Leo no quitaba el ojo a la mesa de blackjack y a un señor que llevaba un buen rato jugando y ganando. No demasiado como para levantar sospechas, pero Leo se figuró que había acumulado mucho más que el sueldo mínimo por estar apoltronado y bebiendo gratis. Llamó a Annabelle por el móvil.

– ¿Estás preparada para pasar a la acción? -le preguntó.

– Parece que mis apostantes están a punto de dar el golpe, así que vamos allá.

Annabelle se acercó a un hombre corpulento que enseguida había identificado como jefe de zona y le susurró algo al oído, inclinando la cabeza hacia la mesa de la ruleta donde había chanchullo.

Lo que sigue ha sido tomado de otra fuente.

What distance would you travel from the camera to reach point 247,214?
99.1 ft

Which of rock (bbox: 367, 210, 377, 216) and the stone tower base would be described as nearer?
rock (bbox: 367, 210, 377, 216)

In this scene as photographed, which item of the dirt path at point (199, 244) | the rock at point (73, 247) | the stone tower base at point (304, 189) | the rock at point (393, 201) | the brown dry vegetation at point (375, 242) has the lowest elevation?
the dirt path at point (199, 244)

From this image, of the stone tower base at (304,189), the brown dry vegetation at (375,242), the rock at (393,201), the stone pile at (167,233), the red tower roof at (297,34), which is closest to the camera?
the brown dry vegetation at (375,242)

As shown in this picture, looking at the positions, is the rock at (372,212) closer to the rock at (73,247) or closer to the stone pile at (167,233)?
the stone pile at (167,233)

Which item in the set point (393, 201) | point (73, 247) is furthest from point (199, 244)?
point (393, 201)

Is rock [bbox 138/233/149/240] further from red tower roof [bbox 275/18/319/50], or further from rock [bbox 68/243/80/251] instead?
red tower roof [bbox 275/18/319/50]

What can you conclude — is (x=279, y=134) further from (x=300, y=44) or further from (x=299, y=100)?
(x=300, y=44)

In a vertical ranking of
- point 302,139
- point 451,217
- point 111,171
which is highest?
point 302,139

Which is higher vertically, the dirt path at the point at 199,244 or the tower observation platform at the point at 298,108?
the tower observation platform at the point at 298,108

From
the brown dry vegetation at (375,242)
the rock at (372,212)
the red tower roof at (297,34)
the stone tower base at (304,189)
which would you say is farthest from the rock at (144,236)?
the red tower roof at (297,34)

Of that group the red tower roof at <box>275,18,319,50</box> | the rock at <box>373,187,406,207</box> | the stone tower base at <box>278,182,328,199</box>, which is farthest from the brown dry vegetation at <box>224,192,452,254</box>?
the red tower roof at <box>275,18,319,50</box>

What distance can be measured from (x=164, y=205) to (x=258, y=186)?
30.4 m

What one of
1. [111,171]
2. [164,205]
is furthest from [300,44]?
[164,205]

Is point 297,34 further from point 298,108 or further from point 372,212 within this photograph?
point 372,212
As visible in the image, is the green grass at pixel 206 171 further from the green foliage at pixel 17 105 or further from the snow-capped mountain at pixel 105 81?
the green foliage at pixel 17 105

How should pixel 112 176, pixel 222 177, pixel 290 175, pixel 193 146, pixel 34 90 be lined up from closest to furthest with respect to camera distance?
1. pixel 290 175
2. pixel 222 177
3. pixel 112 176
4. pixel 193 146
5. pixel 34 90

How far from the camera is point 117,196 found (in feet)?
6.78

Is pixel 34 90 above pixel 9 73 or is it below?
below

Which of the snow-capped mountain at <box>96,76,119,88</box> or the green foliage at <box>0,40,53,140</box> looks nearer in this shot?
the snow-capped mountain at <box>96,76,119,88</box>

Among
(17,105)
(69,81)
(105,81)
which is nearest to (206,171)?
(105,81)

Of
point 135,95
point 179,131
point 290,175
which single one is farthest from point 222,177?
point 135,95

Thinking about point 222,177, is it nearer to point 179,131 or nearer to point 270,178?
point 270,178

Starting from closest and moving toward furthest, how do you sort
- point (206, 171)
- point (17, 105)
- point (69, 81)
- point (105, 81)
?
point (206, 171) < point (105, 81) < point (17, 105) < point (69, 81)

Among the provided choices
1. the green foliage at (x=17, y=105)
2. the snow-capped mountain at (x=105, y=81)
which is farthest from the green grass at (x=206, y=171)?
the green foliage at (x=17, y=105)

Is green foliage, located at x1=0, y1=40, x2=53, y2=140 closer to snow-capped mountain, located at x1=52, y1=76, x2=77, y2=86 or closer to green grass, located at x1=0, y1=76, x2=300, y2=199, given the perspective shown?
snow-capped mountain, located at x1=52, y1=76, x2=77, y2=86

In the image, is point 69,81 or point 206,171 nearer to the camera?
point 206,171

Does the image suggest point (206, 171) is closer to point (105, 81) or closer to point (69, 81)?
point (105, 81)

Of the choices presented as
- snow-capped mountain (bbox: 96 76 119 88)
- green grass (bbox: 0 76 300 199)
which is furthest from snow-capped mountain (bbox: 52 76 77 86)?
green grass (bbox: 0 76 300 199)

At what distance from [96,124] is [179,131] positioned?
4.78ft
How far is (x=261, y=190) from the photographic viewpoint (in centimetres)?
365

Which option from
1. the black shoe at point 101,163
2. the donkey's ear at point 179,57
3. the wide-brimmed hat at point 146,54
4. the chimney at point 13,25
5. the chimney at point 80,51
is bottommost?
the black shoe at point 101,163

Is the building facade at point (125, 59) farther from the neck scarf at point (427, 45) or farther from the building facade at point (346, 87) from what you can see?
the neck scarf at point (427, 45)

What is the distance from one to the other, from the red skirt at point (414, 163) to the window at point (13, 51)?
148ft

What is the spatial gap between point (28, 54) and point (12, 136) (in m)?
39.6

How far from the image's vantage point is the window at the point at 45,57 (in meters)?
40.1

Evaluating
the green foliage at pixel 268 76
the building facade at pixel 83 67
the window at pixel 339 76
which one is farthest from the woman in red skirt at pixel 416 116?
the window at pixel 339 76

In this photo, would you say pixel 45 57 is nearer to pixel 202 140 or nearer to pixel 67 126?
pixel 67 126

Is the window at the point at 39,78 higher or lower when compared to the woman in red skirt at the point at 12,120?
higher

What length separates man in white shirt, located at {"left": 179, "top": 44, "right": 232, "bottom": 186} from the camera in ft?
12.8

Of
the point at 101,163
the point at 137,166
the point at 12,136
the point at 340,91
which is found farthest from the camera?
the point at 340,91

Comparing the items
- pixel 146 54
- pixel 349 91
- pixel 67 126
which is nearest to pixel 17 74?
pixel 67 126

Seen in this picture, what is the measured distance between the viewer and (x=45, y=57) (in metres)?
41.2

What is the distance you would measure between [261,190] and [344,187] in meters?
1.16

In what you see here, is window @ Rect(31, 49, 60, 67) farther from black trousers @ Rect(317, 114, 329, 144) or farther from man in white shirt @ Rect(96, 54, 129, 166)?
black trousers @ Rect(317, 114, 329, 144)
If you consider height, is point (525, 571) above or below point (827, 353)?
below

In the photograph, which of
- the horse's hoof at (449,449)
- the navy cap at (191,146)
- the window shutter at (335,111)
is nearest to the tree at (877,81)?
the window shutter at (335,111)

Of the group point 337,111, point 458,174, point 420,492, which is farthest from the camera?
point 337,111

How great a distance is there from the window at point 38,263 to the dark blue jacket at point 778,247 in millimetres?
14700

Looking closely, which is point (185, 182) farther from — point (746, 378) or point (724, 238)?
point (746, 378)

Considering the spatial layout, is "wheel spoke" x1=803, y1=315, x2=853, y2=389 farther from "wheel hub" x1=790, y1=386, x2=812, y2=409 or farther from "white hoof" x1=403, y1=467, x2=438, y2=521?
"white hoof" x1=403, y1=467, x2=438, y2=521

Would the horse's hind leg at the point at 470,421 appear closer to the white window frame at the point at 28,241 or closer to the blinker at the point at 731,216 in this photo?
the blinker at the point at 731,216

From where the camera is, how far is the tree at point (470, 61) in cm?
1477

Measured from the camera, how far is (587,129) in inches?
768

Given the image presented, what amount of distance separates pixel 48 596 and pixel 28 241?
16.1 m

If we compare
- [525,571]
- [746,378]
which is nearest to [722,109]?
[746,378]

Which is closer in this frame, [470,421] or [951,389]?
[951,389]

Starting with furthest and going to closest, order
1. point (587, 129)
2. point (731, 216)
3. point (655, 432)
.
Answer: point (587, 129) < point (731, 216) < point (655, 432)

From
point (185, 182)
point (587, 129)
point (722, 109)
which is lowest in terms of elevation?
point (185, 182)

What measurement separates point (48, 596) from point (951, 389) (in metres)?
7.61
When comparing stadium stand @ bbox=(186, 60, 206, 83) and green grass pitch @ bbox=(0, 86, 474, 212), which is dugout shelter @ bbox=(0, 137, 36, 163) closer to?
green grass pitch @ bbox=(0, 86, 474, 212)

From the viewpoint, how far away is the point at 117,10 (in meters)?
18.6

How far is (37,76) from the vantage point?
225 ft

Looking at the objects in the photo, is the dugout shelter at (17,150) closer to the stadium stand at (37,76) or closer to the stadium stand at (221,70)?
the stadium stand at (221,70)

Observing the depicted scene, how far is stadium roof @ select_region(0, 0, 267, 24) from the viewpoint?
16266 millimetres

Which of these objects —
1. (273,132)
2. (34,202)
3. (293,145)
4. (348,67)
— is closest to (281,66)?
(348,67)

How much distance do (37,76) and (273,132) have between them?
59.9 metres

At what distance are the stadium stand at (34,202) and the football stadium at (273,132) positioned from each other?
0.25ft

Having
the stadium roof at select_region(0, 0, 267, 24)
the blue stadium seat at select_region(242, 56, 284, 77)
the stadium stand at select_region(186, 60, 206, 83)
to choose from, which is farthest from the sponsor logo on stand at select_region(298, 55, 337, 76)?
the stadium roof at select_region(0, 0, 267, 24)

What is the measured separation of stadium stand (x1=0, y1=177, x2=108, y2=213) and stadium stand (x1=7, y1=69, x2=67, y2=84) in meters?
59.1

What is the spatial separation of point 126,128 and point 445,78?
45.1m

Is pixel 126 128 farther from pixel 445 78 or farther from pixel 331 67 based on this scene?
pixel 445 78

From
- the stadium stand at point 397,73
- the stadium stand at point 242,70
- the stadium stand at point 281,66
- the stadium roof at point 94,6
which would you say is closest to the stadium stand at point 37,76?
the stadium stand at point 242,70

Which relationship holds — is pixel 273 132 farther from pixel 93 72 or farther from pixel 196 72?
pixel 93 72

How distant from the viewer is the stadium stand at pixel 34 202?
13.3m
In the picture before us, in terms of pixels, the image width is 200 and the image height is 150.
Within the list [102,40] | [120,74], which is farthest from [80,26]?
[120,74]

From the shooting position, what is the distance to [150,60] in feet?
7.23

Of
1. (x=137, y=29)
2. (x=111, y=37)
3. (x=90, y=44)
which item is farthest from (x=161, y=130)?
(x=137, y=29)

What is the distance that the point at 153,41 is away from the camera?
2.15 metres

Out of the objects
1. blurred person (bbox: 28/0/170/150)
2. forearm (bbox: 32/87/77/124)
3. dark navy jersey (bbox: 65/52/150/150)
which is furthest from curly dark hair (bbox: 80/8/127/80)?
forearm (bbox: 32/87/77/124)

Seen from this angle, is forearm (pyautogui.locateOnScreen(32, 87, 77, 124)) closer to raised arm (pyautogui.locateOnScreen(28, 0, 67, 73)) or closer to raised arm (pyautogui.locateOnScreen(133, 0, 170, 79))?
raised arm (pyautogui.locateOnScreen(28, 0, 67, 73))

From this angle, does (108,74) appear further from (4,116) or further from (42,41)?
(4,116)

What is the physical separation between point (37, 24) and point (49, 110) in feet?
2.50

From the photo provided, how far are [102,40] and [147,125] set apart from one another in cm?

– En la mesa número seis hay una retirada de ficha directa, tercera sección. Las dos mujeres sentadas a la derecha son el cebo. El mecánico está en la silla del fondo de la mesa. El reclamante es el tipo delgado y con gafas que está detrás del hombro izquierdo del crupier. Llama al ojo del cielo y ordena que la cámara panorámica haga zoom en la acción y permanezca fija hasta que se haya ejecutado el arrastre.